§ 抜粋:
季刊地理学
Online ISSN : 1884-1252
Print ISSN : 0916-7889
ISSN-L : 0916-7889
山形都市圏における宅地開発の展開とその諸特徴
千葉 昭彦
著者情報
ジャーナル フリー

2000 年 52 巻 2 号 p. 99-117

詳細
抄録

本研究の課題は人口30万人をこす山形都市圏での宅地開発の展開過程を概観し, そこでの諸特徴を明らかにしたうえで, 同じく人口30万人をこす類似規模の都市圏でみられた宅地開発の諸特徴との比較を試みることである。
山形都市圏の戦後の宅地開発は1960年代, すなわち高度経済成長期中期から本格化し, そのほとんどが組合施行による土地区画整理事業によって担われている。その後高度経済成長期後に一時公的主体や民間開発業者による宅地開発も活発化したが, それらが都市圏の中で積極的な役割を果たすことはなかった。その後も山形都市圏の宅地開発は土地区画整理事業が開発主体の圧倒的多数を占めている。

§ 取り組む課題:
A) この下に並ぶ8つの行を、一字も変えずにすべて出力すること。画像は答えに含めない。
B) 山形都市圏の宅地開発についての抄録を、最後の文の後から引き継いで書き進めること。

§ 提供データ:

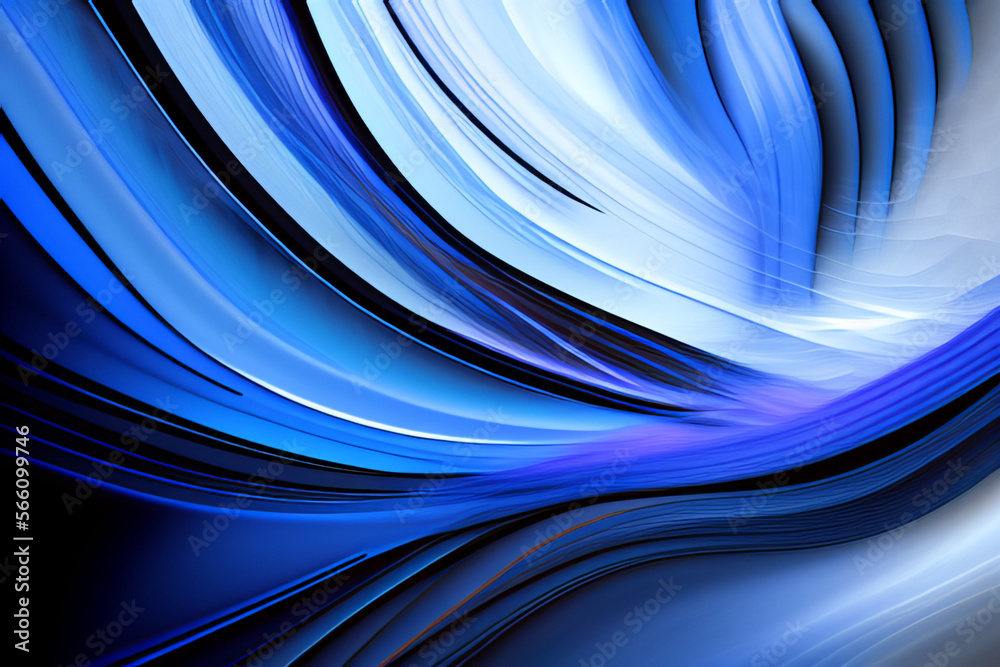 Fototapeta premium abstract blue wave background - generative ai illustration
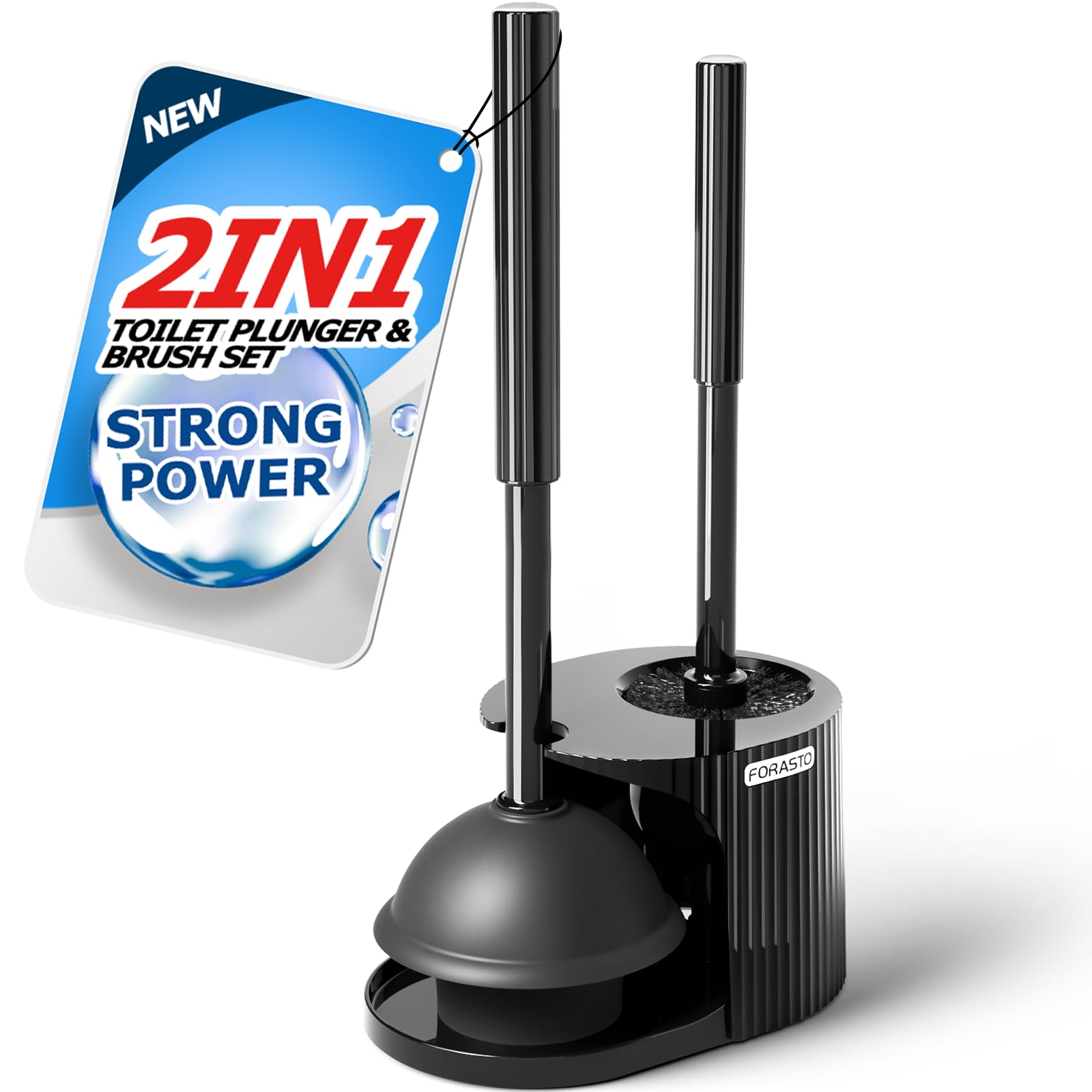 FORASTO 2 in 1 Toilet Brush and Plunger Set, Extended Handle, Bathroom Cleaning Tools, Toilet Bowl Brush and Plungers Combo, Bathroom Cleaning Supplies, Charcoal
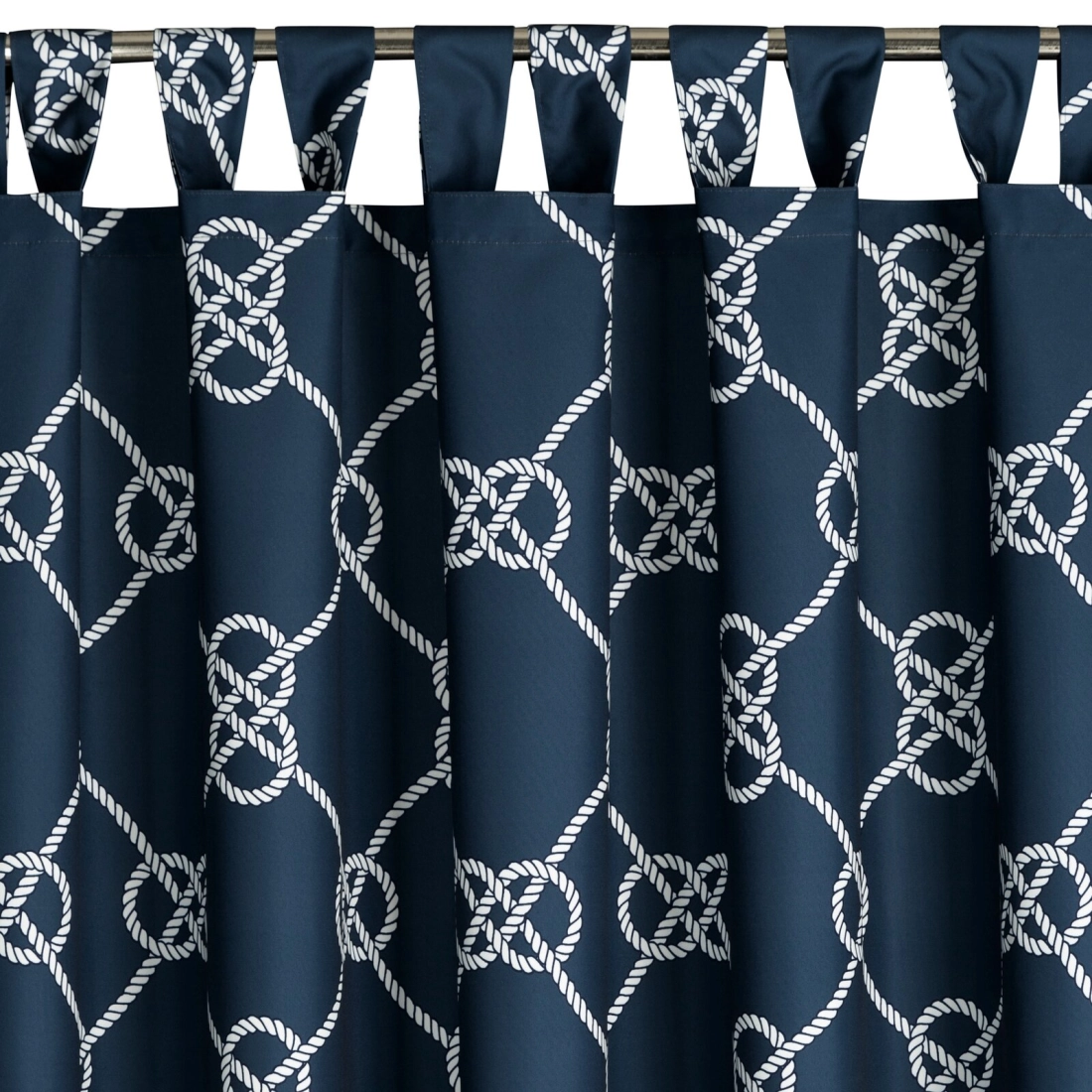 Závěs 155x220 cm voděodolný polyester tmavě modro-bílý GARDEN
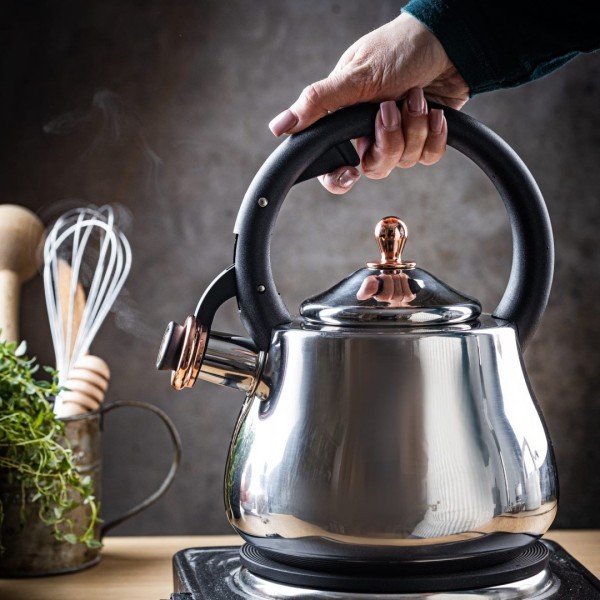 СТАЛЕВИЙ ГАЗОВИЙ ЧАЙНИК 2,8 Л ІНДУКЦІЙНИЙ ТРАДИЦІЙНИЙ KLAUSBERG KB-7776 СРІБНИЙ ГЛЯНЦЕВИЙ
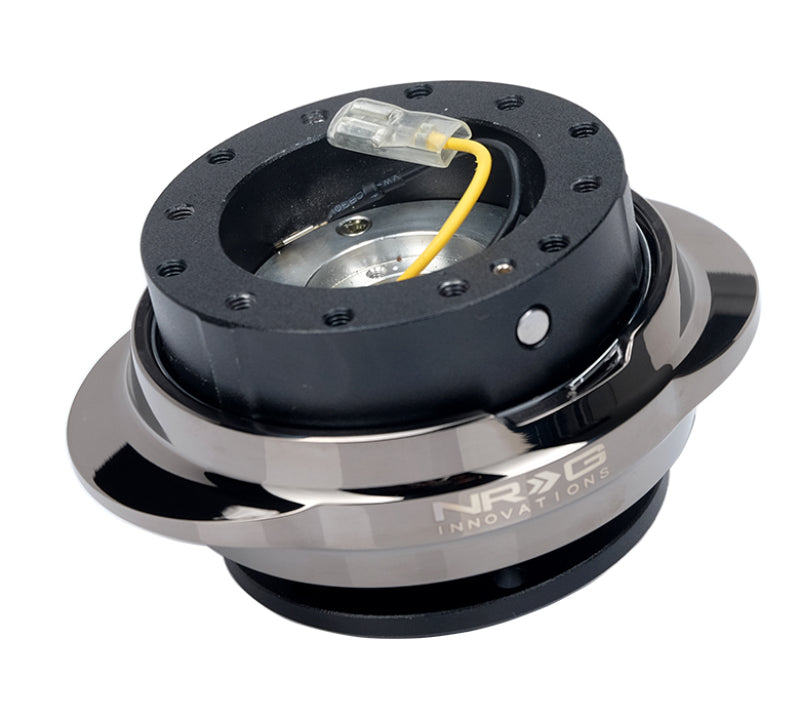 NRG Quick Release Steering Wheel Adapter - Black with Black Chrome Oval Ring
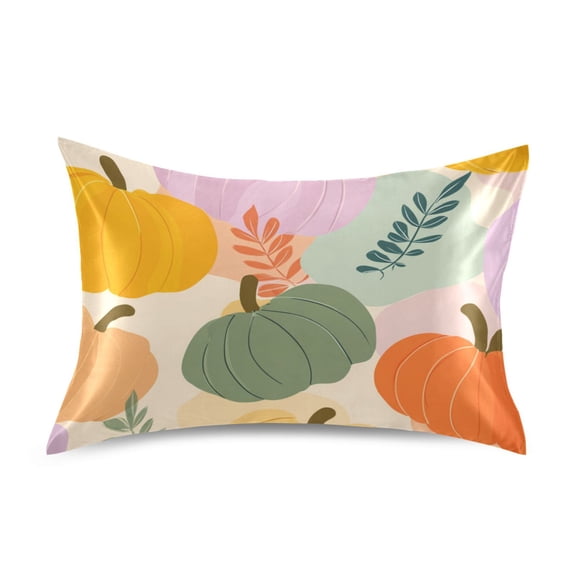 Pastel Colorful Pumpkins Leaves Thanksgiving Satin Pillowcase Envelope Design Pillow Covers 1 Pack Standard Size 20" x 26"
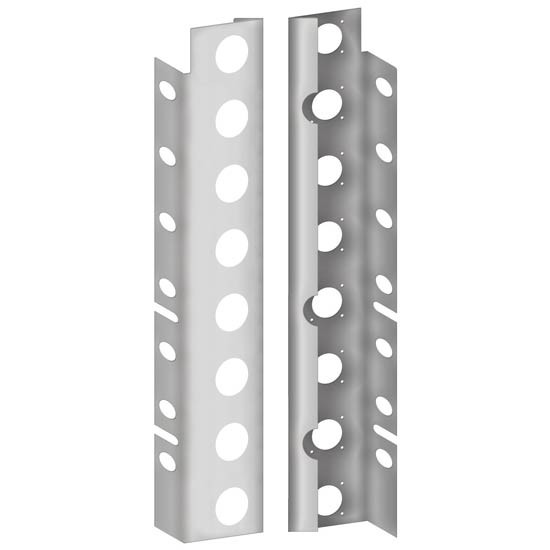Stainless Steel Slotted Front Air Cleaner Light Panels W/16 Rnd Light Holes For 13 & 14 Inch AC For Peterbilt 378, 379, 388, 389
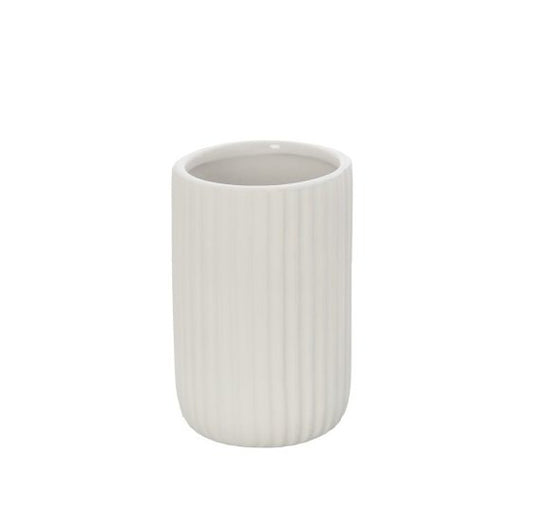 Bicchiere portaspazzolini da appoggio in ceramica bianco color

§ 期待される回答:
A)
 Fototapeta premium abstract blue wave background - generative ai illustration
 FORASTO 2 in 1 Toilet Brush and Plunger Set, Extended Handle, Bathroom Cleaning Tools, Toilet Bowl Brush and Plungers Combo, Bathroom Cleaning Supplies, Charcoal
 Závěs 155x220 cm voděodolný polyester tmavě modro-bílý GARDEN
 СТАЛЕВИЙ ГАЗОВИЙ ЧАЙНИК 2,8 Л ІНДУКЦІЙНИЙ ТРАДИЦІЙНИЙ KLAUSBERG KB-7776 СРІБНИЙ ГЛЯНЦЕВИЙ
 NRG Quick Release Steering Wheel Adapter - Black with Black Chrome Oval Ring
 Pastel Colorful Pumpkins Leaves Thanksgiving Satin Pillowcase Envelope Design Pillow Covers 1 Pack Standard Size 20" x 26"
Stainless Steel Slotted Front Air Cleaner Light Panels W/16 Rnd Light Holes For 13 & 14 Inch AC For Peterbilt 378, 379, 388, 389
 Bicchiere portaspazzolini da appoggio in ceramica bianco color

B)
これらの宅地開発の特徴としては, 既成市街地周辺を対象地とし, 開発規模は小さく, 開発地内での諸施設整備は充分とは言えず, 開発地外に立地する諸施設の利用がその開発地での住民生活の前提条件となっていることが多い。また, これらの開発地では, 個性化の進展もほとんどみられない。他の人口30万人をこす都市圏ではこのような特徴をもつ宅地開発の他に, これとはほぼ逆の特徴をもつ宅地開発が主として公的主体と一部の民間開発業者によって担われている。山形都市圏では公的主体や民間開発業者による宅地開発が重要な役割を担っていないため, 後者のような特徴をもった宅地開発はみられず, 前者のような特徴のみがみられることとなっている。また, 1980年代中頃から全国各地で民間開発業者等が参入した組合施行による区画整理事業によって開発地の個性化を推進する事例が数多くみられているが, 山形都市圏においてはそのような事例はみられない。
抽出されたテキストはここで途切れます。